Updated: Dec 27, 2019
Hood Shim Plates
For this second installment on the work with the hood, we will turn our attention to fabricating, installing, and aligning 1/4" shim plates that had to be made to get the passenger side of the rear of the hood to come up flush with the firewall. 1/4" plate was secured from the fellas at the print shop here at Bearing Precious Seed (www.bpsmilford.org) and when I got home I went to town by making two cardboard templates. The 1955/56 Ford hood hinge flanges are not 180 degrees, and there just happens to be a dogleg that dips down at the rear. The first two bolts are on the same plane with the last bolt being a little lower.
Once these were cut in the most rudimentary of forms, a grinder was used to shape the sides in detail. Then it was over to the drill press to drill holes and make the slots. Again, the cardboard template was used to locate slot position.
The plates were then placed into a vise to clean up the slots with a file. I made sure to check the fitment with a bolt - the slot needed to be large enough to allow the bolt to slide in the opening with no interference. A bastard file was used to clean up any burrs or other irregularities in the way.
Once both plates were ready, I opened up the glass bead cabinet and cleaned the surfaces very good. After a quick wipe down with acetone the bare metal was covered with Rust Prevention Magic and allowed to cool.
The slots were not perfect (as the pictures show), but since these are spacers it was really not a big deal so long as the bolt has free reign to move within the slots on the hinge flange. I did use a different type of bolt than OEM however. You can see in the photo below what the difference is.
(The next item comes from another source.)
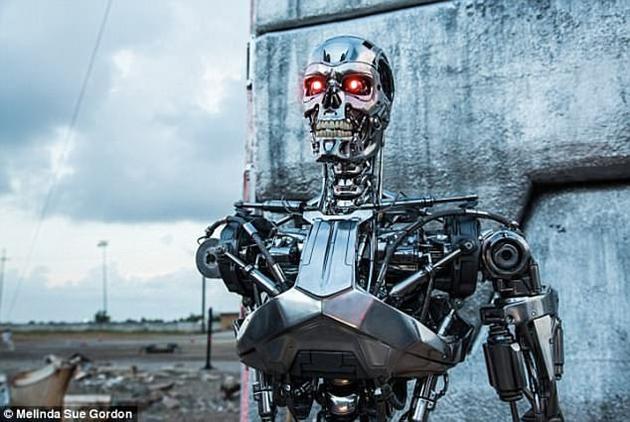 美国俄克拉荷马州立大学电子和计算机工程学教授苏哈什?卡克(Subhash Kak)解释了如果人工智能获得意识,可能会出现的各种后果。图中是科幻电影《终结者》中反叛人类的机器人。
The original hood bolt is on the left, and the replacement is on the right. Having full thread allowed more "catch" when the bolts were installed.
And the finished product when closed:
This is the before photo:
Things look great. Although it is not a perfect fit, I really cannot go any lower because of the hood lip as it goes towards the middle of the cowl. You can see what I mean by watching this video:
The installation looks clean and is barely noticeable. Plus, I did not have to modify the body in any way. I really think this is more of a hood issue than anything else. Somewhere along the line this thing got flexed or "bent out of shape" but who knows? These cars were not perfect when they rolled off the assembly line.